Charles Manning

No. 21 – Karşıyaka Basket
- Position: Shooting guard / small forward
- League: Basketbol Süper Ligi

Personal information
- Born: October 22, 1998 (age 27) Riverhead, New York, U.S.
- Listed height: 6 ft 5 in (1.96 m)
- Listed weight: 194 lb (88 kg)

Career information
- High school: Bridgehampton (Bridgehampton, New York)
- College: Florida SouthWestern (2017–2019); LSU (2019–2021); South Alabama (2021–2022);
- NBA draft: 2022: undrafted
- Playing career: 2022–present

Career history
- 2022–2023: Metalac
- 2023: FMP
- 2023–2024: Oldenburg
- 2024: Napoli
- 2024–2025: Avtodor
- 2025–present: Karşıyaka Basket

Career highlights
- Second-team All-Sun Belt (2022);

= Charles Manning (basketball) =

American basketball player (born 1998)

Charles Maurice Manning Jr. (born October 22, 1998) is an American professional basketball player for Karşıyaka Basket of the Basketbol Süper Ligi (BSL).

==College career==
Manning began his college career at Florida SouthWestern and was a junior college All-American. After two seasons, he transferred to LSU. He was sidelined during his junior season with a broken foot. Manning averaged 7.9 points and 3.2 rebounds per game during the COVID-19 shortened 2019-20 season. He played six games in 2020-21 and averaged 4.2 points and 3.0 rebounds per game before entering the transfer portal. Manning ultimately chose to transfer to South Alabama. He was named to the Second Team all-Sun Belt and first-team National Association of Basketball Coaches all-district after leading the Jaguars in scoring with 15.4 points per game.

== Professional career ==
In 2022, Manning moved to Europe and began his professional career with Metalac Belgrade, where he averaged 12.4 points, 3.8 rebounds, and 3.8 assists.

In February 2023, Manning joined FMP Belgrade. In seven games, he averaged 15.6 points per game.

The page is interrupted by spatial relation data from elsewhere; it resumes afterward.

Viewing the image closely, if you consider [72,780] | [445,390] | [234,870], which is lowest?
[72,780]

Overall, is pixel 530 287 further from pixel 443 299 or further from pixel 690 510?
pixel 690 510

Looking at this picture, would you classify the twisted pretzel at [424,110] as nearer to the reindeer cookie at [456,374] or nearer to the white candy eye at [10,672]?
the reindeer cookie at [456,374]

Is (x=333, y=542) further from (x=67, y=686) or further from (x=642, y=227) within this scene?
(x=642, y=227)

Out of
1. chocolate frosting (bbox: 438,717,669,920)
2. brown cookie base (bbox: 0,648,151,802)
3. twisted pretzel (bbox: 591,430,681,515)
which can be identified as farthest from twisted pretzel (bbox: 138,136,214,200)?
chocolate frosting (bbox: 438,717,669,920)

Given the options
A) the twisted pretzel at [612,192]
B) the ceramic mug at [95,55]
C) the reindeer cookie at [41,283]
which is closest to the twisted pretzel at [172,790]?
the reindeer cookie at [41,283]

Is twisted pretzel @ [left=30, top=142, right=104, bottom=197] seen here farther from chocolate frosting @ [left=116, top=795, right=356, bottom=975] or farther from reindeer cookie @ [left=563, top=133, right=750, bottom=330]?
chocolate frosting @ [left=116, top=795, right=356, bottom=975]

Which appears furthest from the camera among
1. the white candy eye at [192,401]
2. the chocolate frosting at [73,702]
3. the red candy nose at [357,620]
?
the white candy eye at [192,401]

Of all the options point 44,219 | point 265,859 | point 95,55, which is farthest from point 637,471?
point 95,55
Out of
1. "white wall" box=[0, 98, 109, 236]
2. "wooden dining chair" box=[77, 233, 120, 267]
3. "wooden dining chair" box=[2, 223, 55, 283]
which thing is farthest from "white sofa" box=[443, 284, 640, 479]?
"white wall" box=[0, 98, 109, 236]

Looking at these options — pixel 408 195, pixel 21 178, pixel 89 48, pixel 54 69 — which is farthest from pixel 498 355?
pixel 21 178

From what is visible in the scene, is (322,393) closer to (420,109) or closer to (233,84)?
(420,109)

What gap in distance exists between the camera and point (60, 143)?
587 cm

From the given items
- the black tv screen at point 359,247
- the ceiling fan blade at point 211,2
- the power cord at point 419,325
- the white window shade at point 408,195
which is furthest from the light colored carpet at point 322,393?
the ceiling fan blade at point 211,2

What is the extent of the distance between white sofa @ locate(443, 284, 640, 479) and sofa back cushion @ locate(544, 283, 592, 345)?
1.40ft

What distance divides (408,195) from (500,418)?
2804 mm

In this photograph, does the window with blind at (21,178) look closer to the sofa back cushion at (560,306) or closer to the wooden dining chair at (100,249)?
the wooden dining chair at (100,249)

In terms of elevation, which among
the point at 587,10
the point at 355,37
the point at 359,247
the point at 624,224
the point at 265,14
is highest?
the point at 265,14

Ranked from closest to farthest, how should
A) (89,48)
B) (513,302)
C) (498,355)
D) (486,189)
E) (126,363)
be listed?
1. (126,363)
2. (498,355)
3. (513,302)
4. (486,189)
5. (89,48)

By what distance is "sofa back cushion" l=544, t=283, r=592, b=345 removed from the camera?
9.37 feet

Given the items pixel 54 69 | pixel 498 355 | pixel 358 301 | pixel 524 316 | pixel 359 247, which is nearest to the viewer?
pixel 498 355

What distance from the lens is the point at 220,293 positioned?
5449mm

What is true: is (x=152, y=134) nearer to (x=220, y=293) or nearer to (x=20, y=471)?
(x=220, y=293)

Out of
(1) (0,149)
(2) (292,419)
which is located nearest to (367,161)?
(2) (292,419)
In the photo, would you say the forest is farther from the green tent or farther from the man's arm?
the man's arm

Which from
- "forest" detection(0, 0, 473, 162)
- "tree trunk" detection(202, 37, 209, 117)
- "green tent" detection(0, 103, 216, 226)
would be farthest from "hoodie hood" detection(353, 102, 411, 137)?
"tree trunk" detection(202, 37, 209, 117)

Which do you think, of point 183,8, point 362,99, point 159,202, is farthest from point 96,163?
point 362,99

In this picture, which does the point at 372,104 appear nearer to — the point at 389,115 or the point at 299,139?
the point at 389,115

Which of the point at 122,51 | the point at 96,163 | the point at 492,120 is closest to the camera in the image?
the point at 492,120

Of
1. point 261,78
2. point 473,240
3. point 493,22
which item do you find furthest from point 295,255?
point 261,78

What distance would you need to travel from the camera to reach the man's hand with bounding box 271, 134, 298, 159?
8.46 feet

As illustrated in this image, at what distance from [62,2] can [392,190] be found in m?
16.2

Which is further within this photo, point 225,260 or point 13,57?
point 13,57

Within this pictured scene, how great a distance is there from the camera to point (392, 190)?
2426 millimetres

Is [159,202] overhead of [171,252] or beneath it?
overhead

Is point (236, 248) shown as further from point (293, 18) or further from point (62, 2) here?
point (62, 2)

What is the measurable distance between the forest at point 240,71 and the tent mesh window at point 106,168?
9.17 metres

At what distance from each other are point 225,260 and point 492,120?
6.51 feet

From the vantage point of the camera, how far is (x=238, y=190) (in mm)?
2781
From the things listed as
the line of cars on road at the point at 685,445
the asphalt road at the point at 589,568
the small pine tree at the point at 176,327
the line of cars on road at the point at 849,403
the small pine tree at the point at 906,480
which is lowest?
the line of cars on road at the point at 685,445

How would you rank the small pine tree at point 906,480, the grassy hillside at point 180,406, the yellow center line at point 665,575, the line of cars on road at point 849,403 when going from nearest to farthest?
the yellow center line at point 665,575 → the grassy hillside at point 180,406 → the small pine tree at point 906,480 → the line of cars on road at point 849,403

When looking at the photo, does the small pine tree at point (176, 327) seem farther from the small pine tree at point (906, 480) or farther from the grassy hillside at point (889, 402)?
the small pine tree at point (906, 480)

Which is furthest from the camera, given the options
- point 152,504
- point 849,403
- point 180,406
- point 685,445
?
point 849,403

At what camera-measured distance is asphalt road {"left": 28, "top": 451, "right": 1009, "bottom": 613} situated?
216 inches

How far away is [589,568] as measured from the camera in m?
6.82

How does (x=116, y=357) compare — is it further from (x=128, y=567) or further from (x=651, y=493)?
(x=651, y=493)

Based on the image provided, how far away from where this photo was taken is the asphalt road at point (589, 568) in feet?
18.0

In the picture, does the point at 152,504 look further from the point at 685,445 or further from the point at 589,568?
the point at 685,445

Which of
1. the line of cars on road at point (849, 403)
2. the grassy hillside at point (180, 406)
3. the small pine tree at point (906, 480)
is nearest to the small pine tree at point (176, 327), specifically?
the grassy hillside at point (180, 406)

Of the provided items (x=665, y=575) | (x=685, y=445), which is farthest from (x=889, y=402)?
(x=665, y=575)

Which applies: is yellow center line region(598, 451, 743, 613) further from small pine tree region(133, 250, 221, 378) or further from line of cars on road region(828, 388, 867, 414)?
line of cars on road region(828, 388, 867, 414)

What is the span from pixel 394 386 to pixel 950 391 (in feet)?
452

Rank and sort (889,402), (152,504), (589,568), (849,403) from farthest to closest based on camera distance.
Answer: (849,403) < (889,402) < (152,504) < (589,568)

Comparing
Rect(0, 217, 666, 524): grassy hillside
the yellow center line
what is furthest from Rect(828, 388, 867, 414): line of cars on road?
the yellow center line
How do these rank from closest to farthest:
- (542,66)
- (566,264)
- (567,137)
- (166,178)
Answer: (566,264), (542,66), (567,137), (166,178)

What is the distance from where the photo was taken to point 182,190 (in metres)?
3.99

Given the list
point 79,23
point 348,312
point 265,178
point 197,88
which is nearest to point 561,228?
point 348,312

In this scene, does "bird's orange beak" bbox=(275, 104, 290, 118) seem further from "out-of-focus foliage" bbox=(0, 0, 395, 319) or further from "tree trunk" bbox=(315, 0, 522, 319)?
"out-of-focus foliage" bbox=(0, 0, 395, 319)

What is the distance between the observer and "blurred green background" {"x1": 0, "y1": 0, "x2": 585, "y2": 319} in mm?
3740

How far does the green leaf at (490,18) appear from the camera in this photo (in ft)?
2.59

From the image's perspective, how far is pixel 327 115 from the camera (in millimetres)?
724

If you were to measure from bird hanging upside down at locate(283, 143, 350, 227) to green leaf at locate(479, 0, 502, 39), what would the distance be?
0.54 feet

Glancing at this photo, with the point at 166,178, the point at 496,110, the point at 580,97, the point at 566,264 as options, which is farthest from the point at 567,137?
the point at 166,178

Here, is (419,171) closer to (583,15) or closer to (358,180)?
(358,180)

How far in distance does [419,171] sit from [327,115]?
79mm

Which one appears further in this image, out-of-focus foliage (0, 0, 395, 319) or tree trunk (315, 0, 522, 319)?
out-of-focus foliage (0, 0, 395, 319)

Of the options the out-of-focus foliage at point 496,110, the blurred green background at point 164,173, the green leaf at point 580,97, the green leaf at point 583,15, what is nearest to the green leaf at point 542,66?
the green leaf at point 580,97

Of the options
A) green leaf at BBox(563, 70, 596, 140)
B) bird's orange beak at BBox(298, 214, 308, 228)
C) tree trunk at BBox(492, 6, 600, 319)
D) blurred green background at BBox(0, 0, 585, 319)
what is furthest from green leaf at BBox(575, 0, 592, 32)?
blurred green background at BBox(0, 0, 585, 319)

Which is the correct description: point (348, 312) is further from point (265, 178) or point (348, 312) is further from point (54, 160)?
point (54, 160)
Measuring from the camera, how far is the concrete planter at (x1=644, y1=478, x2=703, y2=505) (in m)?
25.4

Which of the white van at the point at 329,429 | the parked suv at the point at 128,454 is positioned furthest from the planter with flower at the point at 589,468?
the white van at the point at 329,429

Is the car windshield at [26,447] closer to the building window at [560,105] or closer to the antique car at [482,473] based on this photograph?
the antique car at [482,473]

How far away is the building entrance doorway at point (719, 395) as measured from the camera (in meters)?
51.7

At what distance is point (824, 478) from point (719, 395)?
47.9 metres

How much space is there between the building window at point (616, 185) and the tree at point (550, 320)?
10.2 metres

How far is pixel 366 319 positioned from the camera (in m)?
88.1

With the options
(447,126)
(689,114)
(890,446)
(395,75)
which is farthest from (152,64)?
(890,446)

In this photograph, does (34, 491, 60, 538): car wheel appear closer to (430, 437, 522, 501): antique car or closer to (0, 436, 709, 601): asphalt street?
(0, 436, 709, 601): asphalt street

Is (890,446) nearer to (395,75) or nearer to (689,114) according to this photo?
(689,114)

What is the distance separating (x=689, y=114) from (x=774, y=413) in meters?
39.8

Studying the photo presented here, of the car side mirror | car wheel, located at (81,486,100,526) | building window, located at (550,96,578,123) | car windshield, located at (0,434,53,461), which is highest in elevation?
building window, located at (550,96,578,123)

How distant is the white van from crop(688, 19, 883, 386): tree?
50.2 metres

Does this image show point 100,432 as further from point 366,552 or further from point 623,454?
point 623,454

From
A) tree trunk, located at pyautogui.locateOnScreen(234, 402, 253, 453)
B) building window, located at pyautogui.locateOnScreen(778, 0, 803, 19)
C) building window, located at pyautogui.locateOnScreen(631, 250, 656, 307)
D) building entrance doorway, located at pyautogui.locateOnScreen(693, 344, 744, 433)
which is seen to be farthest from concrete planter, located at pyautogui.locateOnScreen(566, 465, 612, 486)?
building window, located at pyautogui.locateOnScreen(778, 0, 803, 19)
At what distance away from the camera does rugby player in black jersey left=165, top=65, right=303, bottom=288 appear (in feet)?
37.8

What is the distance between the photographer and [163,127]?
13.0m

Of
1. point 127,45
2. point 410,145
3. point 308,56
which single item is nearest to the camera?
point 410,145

On June 14, 2023, Manning signed a contract with the German club Oldenburg from the Basketball Bundesliga. He averaged 16.5 points per game while shooting 47% from three-point range.

On July 25, 2024, Manning signed a contract with the Italian club Napoli.

In December 2024, Charles signed a contract with the Russian club Avtodor. He left the team in August 2025.

In August 2025, Charles signed a contract with the Turkish club Karşıyaka.